11. **Drop `PerPlcContextWithRequest`** entirely. The last-request-slot pattern was a 1:1-model workaround; the correlation map subsumes it.
12. **`ProxyCounters` additions:**
- `InFlightCount` (`long` snapshot of `CorrelationMap.Count`)
- `MaxInFlight` (`long`, peak observed via `Interlocked.Max`)
- `TxIdWraps` (`long` from `TxIdAllocator.WrapCount`)

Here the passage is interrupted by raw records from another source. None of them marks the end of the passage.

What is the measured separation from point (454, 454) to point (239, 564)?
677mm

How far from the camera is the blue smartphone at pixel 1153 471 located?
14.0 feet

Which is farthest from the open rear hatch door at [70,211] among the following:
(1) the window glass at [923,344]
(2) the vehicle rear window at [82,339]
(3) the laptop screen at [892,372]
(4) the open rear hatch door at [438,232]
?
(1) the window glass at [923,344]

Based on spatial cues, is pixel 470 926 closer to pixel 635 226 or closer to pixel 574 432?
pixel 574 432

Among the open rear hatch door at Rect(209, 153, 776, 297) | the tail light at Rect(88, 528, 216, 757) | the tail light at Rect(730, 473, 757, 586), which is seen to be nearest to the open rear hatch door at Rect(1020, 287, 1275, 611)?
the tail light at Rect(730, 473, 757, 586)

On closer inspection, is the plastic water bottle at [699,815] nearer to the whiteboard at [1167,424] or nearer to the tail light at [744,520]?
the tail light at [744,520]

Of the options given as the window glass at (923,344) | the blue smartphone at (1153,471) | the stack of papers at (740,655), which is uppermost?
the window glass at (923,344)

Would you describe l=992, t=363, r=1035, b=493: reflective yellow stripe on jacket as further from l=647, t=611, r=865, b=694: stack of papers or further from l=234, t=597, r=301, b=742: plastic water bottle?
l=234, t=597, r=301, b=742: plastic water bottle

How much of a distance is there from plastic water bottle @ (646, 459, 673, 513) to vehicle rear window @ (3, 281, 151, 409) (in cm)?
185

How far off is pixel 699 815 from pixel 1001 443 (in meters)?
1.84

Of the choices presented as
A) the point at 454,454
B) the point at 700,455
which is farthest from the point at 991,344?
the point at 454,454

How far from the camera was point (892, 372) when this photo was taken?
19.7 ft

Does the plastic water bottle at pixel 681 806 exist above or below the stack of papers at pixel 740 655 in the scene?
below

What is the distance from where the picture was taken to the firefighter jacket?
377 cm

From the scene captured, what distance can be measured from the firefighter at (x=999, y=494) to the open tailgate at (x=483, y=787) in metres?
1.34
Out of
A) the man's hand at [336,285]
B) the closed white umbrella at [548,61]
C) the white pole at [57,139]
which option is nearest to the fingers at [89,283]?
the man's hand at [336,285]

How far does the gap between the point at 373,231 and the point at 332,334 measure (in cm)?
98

- `BackendDisconnectCascades` (`long`)
- `BackendQueueDepth` (snapshot of `_outboundChannel.Reader.Count`)
13. **Status page** — `StatusDto.PlcBackendStatus` gains `InFlight`, `MaxInFlight`, `TxIdWraps`, `DisconnectCascades`, `QueueDepth`. `StatusSnapshotBuilder` populates them. `StatusHtmlRenderer` adds a column or compact `[3/256]` indicator per PLC row. The JSON field names land in camelCase per the existing source-gen convention.
### 9.5 Tests + docs
14. **Unit + integration test suites** (see Tests required below).
15. **`docs/design.md` updates:**
- **Connection model** section: rewrite. The diagram changes from "many clients → many backend sockets" to "many clients → one backend socket per PLC, multiplexed by proxy TxId rewriting." The operational consequence warning flips: instead of "5th client fails," it becomes "if backend disconnects, all attached upstream clients are cascaded closed; they reconnect on their own next request."
- **Failure modes** section: amend to describe the cascade behaviour.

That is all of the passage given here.